Now one of my guiding research principles, this quote reminds me to resist “terracentricity”—the notion that habitable exoplanet environments must be closely related to Earth’s.
We were motivated to study life in molecular hydrogen-dominated environments simply because H2-dominated planet atmospheres are larger in extent and will therefore be easier to observationally study than their heavier atmosphere (i.e. N2- or CO2-dominated) counterparts. Atmosphere densities fall exponentially with increasing vertical altitude. The e-folding distance is the pressure scale height, which depends on surface gravity, temperature, and atmosphere mean molecular mass. The lightness of H2, therefore, increases the atmospheric scale height, i.e., makes atmospheres “puffy”.
A caveat is we don’t yet know if rocky planets with hydrogen atmospheres exist, we can only say that theory supports them in some scenarios. We also haven't yet discovered a rocky planet that fits the bill—a planet more massive and receiving less stellar energy than Earth, yet not obviously swamped by an H2 or H2-He gas envelope—partly because observational selection effects disfavor small, cold planets.
With two biologists and a chemistry grad student on my team, we borrowed some lab space and set up a custom "bioreactor" to study a simple (prokaryote) microbe E. coli, and a more complex (eukaryote) microbe, yeast, in different atmosphere environments. We used pure hydrogen as a proxy for a hydrogen-dominated atmospheres. We also used pure helium for comparison. Air and a 20% CO2 and 80% N2 mixture rounded out the controls.
We found that the microbes we studied could survive and grow in a pure hydrogen-dominated atmosphere, although at a slower rate than in air.

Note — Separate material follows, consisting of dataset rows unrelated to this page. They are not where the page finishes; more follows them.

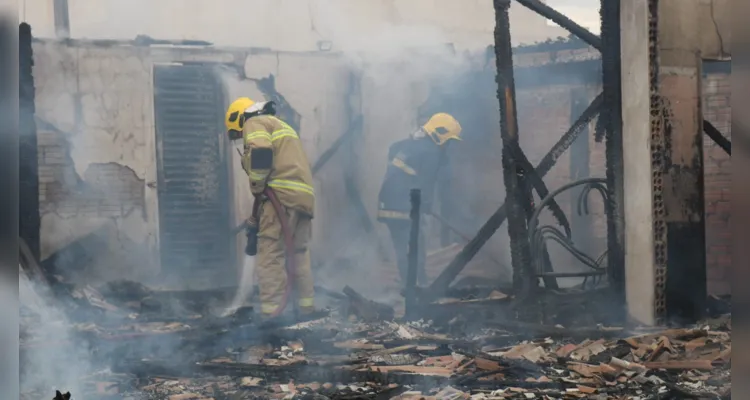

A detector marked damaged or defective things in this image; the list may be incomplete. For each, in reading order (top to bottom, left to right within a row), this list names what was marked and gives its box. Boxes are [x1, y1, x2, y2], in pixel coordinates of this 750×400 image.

charred wooden beam [516, 0, 604, 50]
charred wooden beam [704, 118, 736, 155]
charred wooden beam [426, 94, 608, 300]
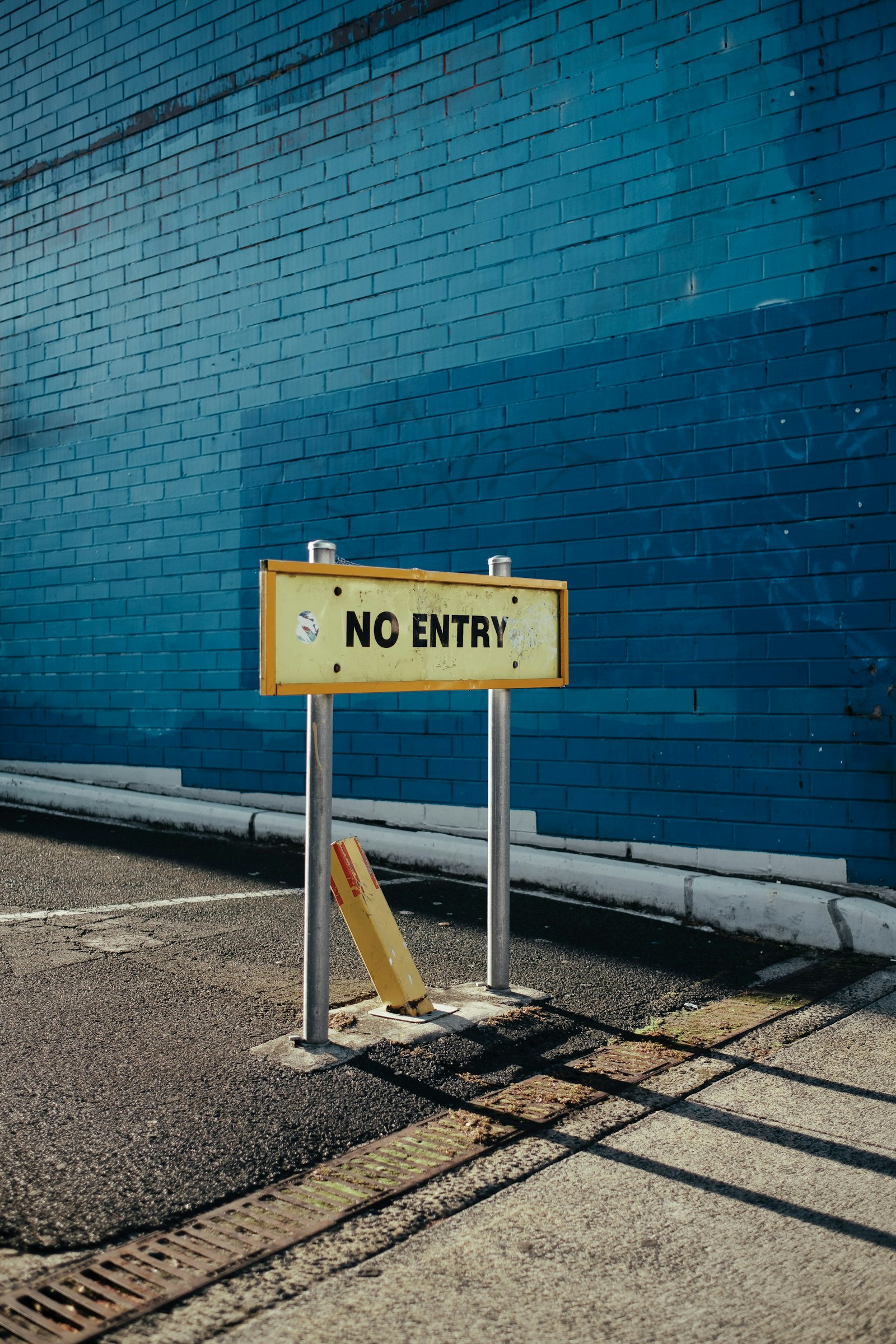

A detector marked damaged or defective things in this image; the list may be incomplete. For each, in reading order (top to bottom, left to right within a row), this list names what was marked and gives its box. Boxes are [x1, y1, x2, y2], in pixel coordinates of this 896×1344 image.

broken yellow barrier [332, 833, 437, 1012]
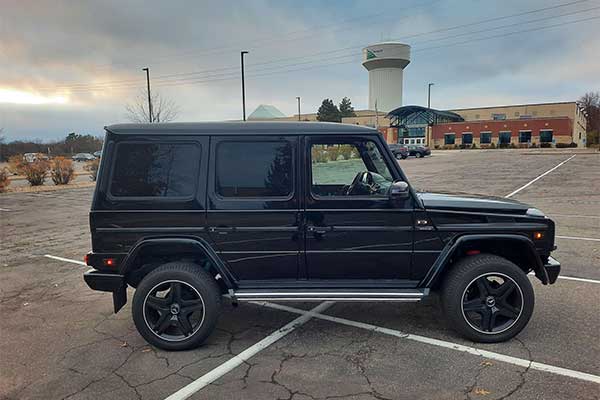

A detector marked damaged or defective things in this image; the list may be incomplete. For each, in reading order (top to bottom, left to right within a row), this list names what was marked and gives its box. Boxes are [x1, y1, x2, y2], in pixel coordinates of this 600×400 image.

cracked asphalt [0, 148, 596, 398]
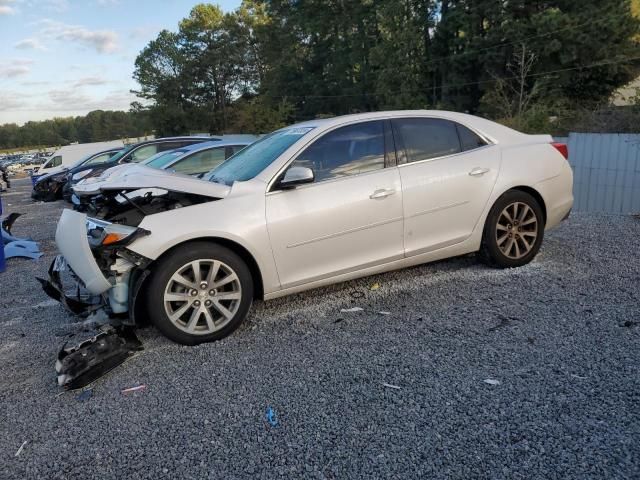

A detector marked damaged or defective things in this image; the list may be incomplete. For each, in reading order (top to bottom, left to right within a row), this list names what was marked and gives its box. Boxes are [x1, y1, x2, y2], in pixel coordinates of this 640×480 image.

The main take away for our astronomy peers is that lots of hydrogen is not detrimental to the microbes we studied, or to life in general.
Biologists are not surprised by our results, as hydrogen is not known to be toxic to life. The type of life we studied could survive with any atmosphere because it is gaining energy from the glucose broth and not from the hydrogen atmosphere itself.

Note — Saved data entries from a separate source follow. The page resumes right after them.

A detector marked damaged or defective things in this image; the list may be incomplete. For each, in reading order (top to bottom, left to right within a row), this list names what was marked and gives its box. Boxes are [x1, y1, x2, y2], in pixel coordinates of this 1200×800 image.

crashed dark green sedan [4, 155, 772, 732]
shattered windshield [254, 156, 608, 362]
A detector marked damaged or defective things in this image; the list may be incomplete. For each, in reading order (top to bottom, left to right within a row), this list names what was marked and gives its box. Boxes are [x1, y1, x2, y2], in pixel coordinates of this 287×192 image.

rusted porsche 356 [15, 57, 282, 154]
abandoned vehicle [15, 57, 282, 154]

We aimed to provide clear and concise experimental validation of inferred knowledge (of survival strategies of microbes) presented to the astronomy community in an accessible way. Rocky exoplanet atmospheres with hydrogen will be relatively easy (though still challenging) to study, hence we want astronomers to accept them in the menu of options when it comes to the search for signs of life.
What is surprising from an astronomer's point of view is that E. coli can produce many different types of gases—meaning that E. coli has a diverse metabolic machinery, surprising for such a simple life form. This gives us scientific hope that a range of interesting gases might also be produced by simple hypothetical microbial-type life on exoplanets.
When near future, next-generation ground- and space-based telescopes are online, we want to be ready to recognize signs of life on any of the few precious planets we will have available for observation.